- **GIVEN TEXT**:

- Opening Delimiter -

# great trip on the river today.



## nlcatfish (Mar 21, 2005)

I got out in my small boat this morning from the ramp at the public landing. Headed down river to my favorite spot. Shortly after getting poles in the water hooked in a fish. The Channel cat weighed in at 12 pound was 29 inches long. No more hits there so boated around for better than an hour trying to mark fish. Decided to fish a spot that I had marked fish before but never stopped to fish. Spent 45 minutes there . Boated 3 more channel cats. 2 weighed 10.8 pound each and the last fish of the day came in at 11.2 pounds. All four hit on cunks of cut skipjack. That was the best weight total I have ever had with my small boat. I was only on the water about 4 1/2 hours. :F 


[email protected]
webmaster for Cincinnati Catfishing 
www.cincinnaticatfishing.com 
AND
SHOP WITHOUT DROPPING
www.cincinnaticatfishing.com/Shop1.html 
Over700Bargings4YOU
www.bargins4tightbudgets.com


----------



## truck (Apr 12, 2004)

Nice job  get any pics?


----------



## nlcatfish (Mar 21, 2005)

- Closing Delimiter -

- **SOURCE DATA**:

- Opening Delimiter -

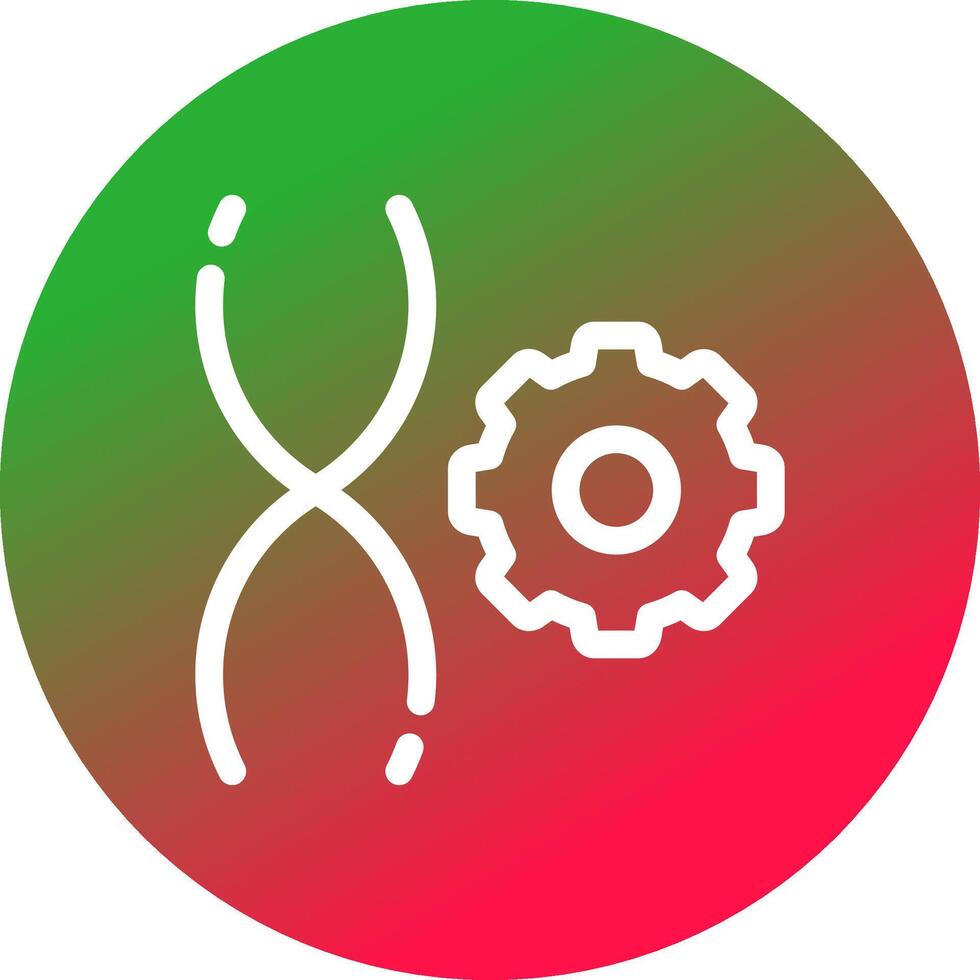 Genetic Engineering Creative Icon Design vector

- Closing Delimiter -

- **QUESTIONS TO ANSWER**:
**A.** In the catfishing thread, how long was the first channel cat caught that morning?
**B.** Continue the catfishing thread from its last line.

- **RESULTS**:
**A.** 29 inches.

**B.**
I took 2 photos of each fish caught. I use a jury rig set up to take pictures of myself in the boat. The timer gives me 10 seconds to try to get the fish and me ready for the flash. Needless to say the catfish have different ideas about being still. That camera is regular film so have to wait until I use up the whole roll before I get them developed. I just got back a roll of fish I caught earlier this year and of how fishing is done for Skipjacks at Meldahl I will be building a web page at my cat fishing web site about the Meldahl trip starting today.


----------



## flathunter (Apr 5, 2004)

congrats on a very good day!


----------



## Fishman (Apr 5, 2004)

Nice channels


----------



## [email protected] (Jun 12, 2005)

Any one have a map of the Ohio river I lounch at Eagle creek. so far I can not find any maps from odnr. can you help.


----------



## nlcatfish (Mar 21, 2005)

hatton I suggest you check with the local public library. See if they have the navigation charts for the Ohio River. Then lok up the sections of the river youare interested in fishing. Go and make copies of those sectionsto keep at home. If the libray does not have it, check with the local bait shops to see if they have any books with maps. I think Wal-mart sell a book on Southern ohio fishing with a section on the Ohio River.
[email protected]
webmaster for Cincinnati Catfishing 
www.cincinnaticatfishing.com :F


----------



## Lewzer (Apr 5, 2004)

You can buy navagition maps from ODNR for something like 12 dollars. You used to be able to download them from their website but they didn't want terrorists to get their hands on this valuable information. 

They are 11x17" and each cover abour 3-5 miles of the river.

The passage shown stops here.